In primo luogo, è evidente l’esistenza di un fattore militare che riarticola la relazione tra questi tre vettori e problematizza ulteriormente la nozione di Stato e il funzionamento dei suoi apparati. Schematicamente, l’occupazione militare della zona diamantifera nell’interno angolano ha funzionato doppiamente per l’affermazione della sovranità statale sul piano geopolitico, e per l’affermazione della sovranità territoriale della DIAMANG, come uno dei nodi al centro dei circuiti globali della circolazione e dei flussi finanziari.

In secondo luogo, questi tre vettori descrivono non solo la razionalità del capitalismo contemporaneo, ma come avvenuto nel caso della sostituzione dei quadri coloniali, in favore di tecnici aderenti alla geologia economica, il combinato disposto di estrazione, logistica e finanza danno luogo anche a un processo di ristrutturazione epistemologica, che da un lato agisce sulla strutturazione delle discipline, cioè sulle modalità attraverso cui si cerca di capire il mondo, in questo caso il territorio coloniale, e dall’altro lato, agisce direttamente sui meccanismi di riproduzione della burocrazia statale. In sostanza, si tratta di approfondire il rapporto tra ricerca, Stato e le operazioni del capitale, collocando fattori come la scienza e la tecnologia all’interno di questo triangolo.


[1] Sandro Mezzadra and Brett Neilson, The Politics of Operations: Excavating Contemporary Capitalism (Durham: Duke University Press, 2019), 47.

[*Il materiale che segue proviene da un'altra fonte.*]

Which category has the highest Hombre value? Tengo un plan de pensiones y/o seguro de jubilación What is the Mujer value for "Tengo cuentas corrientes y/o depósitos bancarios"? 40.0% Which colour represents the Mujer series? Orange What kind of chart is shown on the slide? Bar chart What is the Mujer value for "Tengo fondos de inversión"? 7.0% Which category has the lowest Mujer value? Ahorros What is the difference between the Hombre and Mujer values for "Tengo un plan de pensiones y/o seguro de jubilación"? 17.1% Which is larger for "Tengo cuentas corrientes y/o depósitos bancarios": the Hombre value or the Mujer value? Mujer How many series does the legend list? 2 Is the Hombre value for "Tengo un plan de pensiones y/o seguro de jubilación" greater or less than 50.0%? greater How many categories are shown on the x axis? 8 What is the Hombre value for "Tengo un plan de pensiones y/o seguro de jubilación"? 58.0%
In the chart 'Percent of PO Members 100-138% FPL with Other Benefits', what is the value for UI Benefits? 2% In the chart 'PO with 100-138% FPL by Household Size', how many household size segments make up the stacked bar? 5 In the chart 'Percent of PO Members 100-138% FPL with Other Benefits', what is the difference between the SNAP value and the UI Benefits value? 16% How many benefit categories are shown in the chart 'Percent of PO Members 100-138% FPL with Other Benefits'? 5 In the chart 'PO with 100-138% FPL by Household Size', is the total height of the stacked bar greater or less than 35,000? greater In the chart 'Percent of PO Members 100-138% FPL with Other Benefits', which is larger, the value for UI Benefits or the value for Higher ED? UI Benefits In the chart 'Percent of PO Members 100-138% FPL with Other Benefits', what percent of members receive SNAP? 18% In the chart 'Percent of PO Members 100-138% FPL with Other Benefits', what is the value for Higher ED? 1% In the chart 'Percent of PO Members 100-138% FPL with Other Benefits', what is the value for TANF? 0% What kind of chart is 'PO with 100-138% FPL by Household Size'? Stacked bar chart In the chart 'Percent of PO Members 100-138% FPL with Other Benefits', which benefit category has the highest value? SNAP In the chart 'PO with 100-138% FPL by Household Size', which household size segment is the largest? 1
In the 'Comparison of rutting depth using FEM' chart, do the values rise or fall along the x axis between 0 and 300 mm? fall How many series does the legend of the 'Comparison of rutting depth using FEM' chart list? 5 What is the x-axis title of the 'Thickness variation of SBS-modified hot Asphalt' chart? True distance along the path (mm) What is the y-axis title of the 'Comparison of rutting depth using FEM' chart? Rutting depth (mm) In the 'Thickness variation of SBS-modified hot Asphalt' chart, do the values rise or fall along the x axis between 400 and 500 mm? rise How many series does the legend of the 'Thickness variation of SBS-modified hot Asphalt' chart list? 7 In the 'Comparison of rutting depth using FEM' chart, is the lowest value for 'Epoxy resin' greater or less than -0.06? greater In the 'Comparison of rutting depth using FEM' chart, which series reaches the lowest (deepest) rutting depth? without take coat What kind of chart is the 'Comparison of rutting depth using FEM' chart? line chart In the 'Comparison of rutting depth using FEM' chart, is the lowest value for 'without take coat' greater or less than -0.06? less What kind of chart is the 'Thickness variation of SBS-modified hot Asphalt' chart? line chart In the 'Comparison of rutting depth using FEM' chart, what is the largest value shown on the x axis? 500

[2] http://www.intotheblackbox.com/manifesto/manifesto-di-critica-logistica/

[3] M. Svampa, “Commodities Consensus: Neoextractivism and Enclosure of the Commons in Latin America,” South Atlantic Quarterly 114, no. 1 (January 1, 2015): 65–82. Per uma nozione allargata di neoestrattivismo, capace di includere dentro uno sguardo critico aspetti inediti come il ruolo giocato dalla proprietá intellettuale, dai big data o dalle piattaforme digitali, cfr: Verónica Gago and Sandro Mezzadra, “Para una crítica de las operaciones extractivas del capital,” Nueva Sociedad, no. 255 (February 2015): 15.

[4] Lourenço Malheiro, Exploraçoes Geologicas e Minerais nas Colonias Portuguesas. Sociedade de Geografia de Lisboa, Gennaio 1881

[5] I principali finanziatori erano: Anglo-American Corporation (S. Africa), il gruppo Oppenheimer, la Morgan Bank, il gruppo De Beers, Guggenheim, il gruppo T. F. Ryan, le società minerarie Forminière, e Union Minière du Haut-Katanga, la Guaranty Trust Bank, e la società finanziaria Société Générale de Belgique. Cfr., Todd Cleveland, Diamonds in the Rough: Corporate Paternalism and African Professionalism on the Mines of Colonial Angola, 1917-1975, New African Histories (Athens, Ohio: Ohio University Press, 2015).